** Begin Given text **

Commodity Price Risk
The risk associated with fluctuations in the prices the Partnership and our International Propane operations pay for LPG is principally a result of market forces reflecting changes in supply and demand for propane and other energy commodities. Their profitability is sensitive to changes in LPG supply costs. Increases in supply costs are generally passed on to customers. The Partnership and International Propane may not, however, always be able to pass through product cost increases fully or on a timely basis, particularly when product costs rise rapidly. In order to reduce the volatility of LPG market price risk, the Partnership uses contracts for the forward purchase or sale of propane, propane fixed-price supply agreements and over-the-counter derivative commodity instruments including price swap and option contracts. In addition, Antargaz hedges a portion of its future U.S. dollar denominated LPG product purchases through the use of forward foreign exchange contracts as further described below. Our International Propane operations have used over-the-counter derivative commodity instruments and may from time-to-time enter into other derivative contracts, similar to those used by the Partnership, to reduce market risk associated with a portion of their LPG purchases. Over-the-counter derivative commodity instruments used to hedge forecasted purchases of propane are generally settled at expiration of the contract.

** End Given text **
** Begin Dataset excerpt **

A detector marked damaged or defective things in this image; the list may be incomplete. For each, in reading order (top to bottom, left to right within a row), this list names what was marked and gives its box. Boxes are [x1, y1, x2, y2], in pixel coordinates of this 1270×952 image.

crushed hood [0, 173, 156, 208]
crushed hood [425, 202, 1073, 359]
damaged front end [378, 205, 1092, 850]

** End Dataset excerpt **

Work instructions:
How would the commodity price risk passage above, not the data, continue after its last sentence?

Response for this exercise:
Gas Utility's tariffs contain clauses that permit recovery of all of the prudently incurred costs of natural gas it sells to its customers, including the cost of financial instruments used to hedge purchased gas costs. The recovery clauses provide for periodic adjustments for the difference between the total amounts actually collected from customers through PGC rates and the recoverable costs incurred. Because of this ratemaking mechanism, there is limited commodity price risk associated with our Gas Utility operations. Gas Utility uses derivative financial instruments including natural gas futures and option contracts traded on the NYMEX to reduce volatility in the cost of gas it purchases for its retail core-market customers. The cost of these derivative financial instruments, net of any associated gains or losses, is included in Gas Utility's PGC recovery mechanism. At December 31, 2012 and 2011, the fair values of Gas Utility’s natural gas futures and option contracts were losses of $0.4 million and $2.6 million, respectively.
Electric Utility's DS tariffs contain clauses which permit recovery of all prudently incurred power costs, including the cost of financial instruments used to hedge electricity costs, through the application of DS rates. Because of this ratemaking mechanism, there is limited power cost risk, including the cost of financial transmission rights (“FTRs”) and forward electricity purchase contracts, associated with our Electric Utility operations. At December 31, 2012 and 2011, the fair values of Electric Utility’s electricity supply contracts were losses of $8.2 million and $13.5 million, respectively. At December 31, 2012 and 2011, the fair values of Electric Utility’s FTRs were not material
In addition, Gas Utility and Electric Utility from time to time enter into exchange-traded gasoline futures and swap contracts for a portion of gasoline volumes expected to be used in their operations. These gasoline futures and swap contracts are recorded at fair value with changes in fair value reflected in other income. The amount of unrealized gains on these contracts and associated volumes under contract at December 31, 2012, were not material.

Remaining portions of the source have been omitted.